Problem details | Reproduce all of the data exactly as written.

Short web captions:

[Start of section]

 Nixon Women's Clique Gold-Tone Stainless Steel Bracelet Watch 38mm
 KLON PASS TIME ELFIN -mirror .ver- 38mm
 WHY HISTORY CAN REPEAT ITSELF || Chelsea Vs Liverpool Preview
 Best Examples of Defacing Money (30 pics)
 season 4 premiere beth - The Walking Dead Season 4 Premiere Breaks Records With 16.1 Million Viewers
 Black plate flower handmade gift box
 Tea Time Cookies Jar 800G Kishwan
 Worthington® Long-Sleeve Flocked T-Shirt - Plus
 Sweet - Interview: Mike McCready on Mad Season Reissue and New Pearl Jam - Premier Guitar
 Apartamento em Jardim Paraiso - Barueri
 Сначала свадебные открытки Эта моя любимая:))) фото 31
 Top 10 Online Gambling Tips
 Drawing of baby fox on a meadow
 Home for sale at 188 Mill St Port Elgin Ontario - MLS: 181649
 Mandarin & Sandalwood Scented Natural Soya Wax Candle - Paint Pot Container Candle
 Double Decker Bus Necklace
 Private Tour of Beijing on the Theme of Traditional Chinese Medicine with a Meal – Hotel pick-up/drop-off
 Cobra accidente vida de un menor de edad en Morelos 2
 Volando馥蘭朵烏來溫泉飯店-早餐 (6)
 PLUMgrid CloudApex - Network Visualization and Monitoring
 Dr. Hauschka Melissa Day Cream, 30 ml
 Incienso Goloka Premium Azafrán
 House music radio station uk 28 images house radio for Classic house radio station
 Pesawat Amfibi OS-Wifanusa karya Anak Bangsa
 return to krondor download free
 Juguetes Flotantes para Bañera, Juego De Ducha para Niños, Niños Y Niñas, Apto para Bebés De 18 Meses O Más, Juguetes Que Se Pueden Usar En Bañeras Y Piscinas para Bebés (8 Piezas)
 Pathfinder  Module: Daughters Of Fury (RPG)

[End of section]

Answer section |
 Nixon Women's Clique Gold-Tone Stainless Steel Bracelet Watch 38mm
 KLON PASS TIME ELFIN -mirror .ver- 38mm
 WHY HISTORY CAN REPEAT ITSELF || Chelsea Vs Liverpool Preview
 Best Examples of Defacing Money (30 pics)
 season 4 premiere beth - The Walking Dead Season 4 Premiere Breaks Records With 16.1 Million Viewers
 Black plate flower handmade gift box
 Tea Time Cookies Jar 800G Kishwan
 Worthington® Long-Sleeve Flocked T-Shirt - Plus
 Sweet - Interview: Mike McCready on Mad Season Reissue and New Pearl Jam - Premier Guitar
 Apartamento em Jardim Paraiso - Barueri
 Сначала свадебные открытки Эта моя любимая:))) фото 31
 Top 10 Online Gambling Tips
 Drawing of baby fox on a meadow
 Home for sale at 188 Mill St Port Elgin Ontario - MLS: 181649
 Mandarin & Sandalwood Scented Natural Soya Wax Candle - Paint Pot Container Candle
 Double Decker Bus Necklace
 Private Tour of Beijing on the Theme of Traditional Chinese Medicine with a Meal – Hotel pick-up/drop-off
 Cobra accidente vida de un menor de edad en Morelos 2
 Volando馥蘭朵烏來溫泉飯店-早餐 (6)
 PLUMgrid CloudApex - Network Visualization and Monitoring
 Dr. Hauschka Melissa Day Cream, 30 ml
 Incienso Goloka Premium Azafrán
 House music radio station uk 28 images house radio for Classic house radio station
 Pesawat Amfibi OS-Wifanusa karya Anak Bangsa
 return to krondor download free
 Juguetes Flotantes para Bañera, Juego De Ducha para Niños, Niños Y Niñas, Apto para Bebés De 18 Meses O Más, Juguetes Que Se Pueden Usar En Bañeras Y Piscinas para Bebés (8 Piezas)
 Pathfinder  Module: Daughters Of Fury (RPG)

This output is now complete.